**Text segment:**
━━━

It has been six seasons since the Detroit Pistons have played in the postseason. Even though they are struggling now with five losses in their last six outings, they are in prime position to make the Eastern Conference Playoffs for the first time since 2009. Prior to this streak of missing the postseason, the Pistons (28-29) made the playoffs for eight consecutive seasons, which includes six straight trips to the Eastern Conference Finals. Those team were led by a former lottery pick out of the University of Colorado and a power forward who went undrafted out of the Virginia Union University. Both received the highest honor by the organization they led to a title 12 years ago.
During the intermission of the Pistons 113-95 win back on Jan. 16 versus the defending NBA champion Golden State Warriors (50-5), the Pistons retired the No. 3 jersey of center Ben Wallace, who played for the Pistons from 2000-06.
He became the eighth Piston to have his jersey retired joining Hall of Famers Dennis Rodman, Joe Dumars and Isiah Thomas; Vinnie “The Microwave” Johnson, Bob Lanier, Dave Bing and Bill Laimbeer.
Wallace also became the first member of the 2004 title team that defeated the Los Angeles Lakers 4-1 in the 2004 NBA Finals to receive this honor.
In his run in the “Motor City,” the six foot, nine inch center made the East All-Star team four times (2003-2006); won the Defensive Player of the Year Award four times (2002, 2003, 2005 and 2006), which ties Hall of Famer Dikembe Mutombo; led the NBA in rebounding in 2002 and 2003; was selected to the NBA All-Defensive First-Team five times (2002-2006) and the NBA All-Defensive Second-Team in 2007.
Wallace averaged 6.6 points, 11.1 rebounds, 2.3 blocks and 1.4 steals per contest in 655 games played for the Pistons over nine seasons (2000-06, 2009-12).
On hand for the ceremonies were the head coach of that championship team Larry Brown; former guard and two-time NBA champion Lindsay Hunter, Chauncey Billups, Mehmet Okur, Richard “Rip” Hamilton, Rasheed Wallace and Tayshaun Prince.
“It was a bit before Christmas when I got the call and I really didn’t believe it at the time,” Wallace, who had his wife Chanda, his two sons Ben, Jr. and Bryce and daughter Bailey on hand for the ceremony said to James Hawkins of the The Detroit News back on Jan. 16.
“I was like, ‘Who’s playing games now? We’re getting to old to be playing these games. Then they called back and convinced me that they were serious about it, and for me that was a great Christmas present.”
Earlier this month, Wallace’s jersey was joined in the rafters of The Palace of Auburn Hills, MI by Chauncey Billups, who had his No. 1 jersey raised to the rafters during intermission of the Pistons 103-92 loss against Billups’ former team the Denver Nuggets (22-34) back on Feb. 10.
Billups, who currently is an NBA analyst for ESPN and can be seen during “NBA Countdown” pregame show on Wednesday nights with Jalen Rose and Doris Burke averaged 16.5 points and 6.2 assists per contest in his eight seasons with the Pistons.

━━━

**Stored data:**
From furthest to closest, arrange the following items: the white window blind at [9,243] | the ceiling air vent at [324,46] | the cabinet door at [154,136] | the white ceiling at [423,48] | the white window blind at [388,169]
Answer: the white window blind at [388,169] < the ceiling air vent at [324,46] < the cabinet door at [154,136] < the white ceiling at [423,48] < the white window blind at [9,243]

━━━

**Requirement:** From the Pistons article, return the stretch from "In his run in" through "seasons (2000-06, 2009-12)." word for word.

**Solution to this exercise:**
In his run in the “Motor City,” the six foot, nine inch center made the East All-Star team four times (2003-2006); won the Defensive Player of the Year Award four times (2002, 2003, 2005 and 2006), which ties Hall of Famer Dikembe Mutombo; led the NBA in rebounding in 2002 and 2003; was selected to the NBA All-Defensive First-Team five times (2002-2006) and the NBA All-Defensive Second-Team in 2007.
Wallace averaged 6.6 points, 11.1 rebounds, 2.3 blocks and 1.4 steals per contest in 655 games played for the Pistons over nine seasons (2000-06, 2009-12).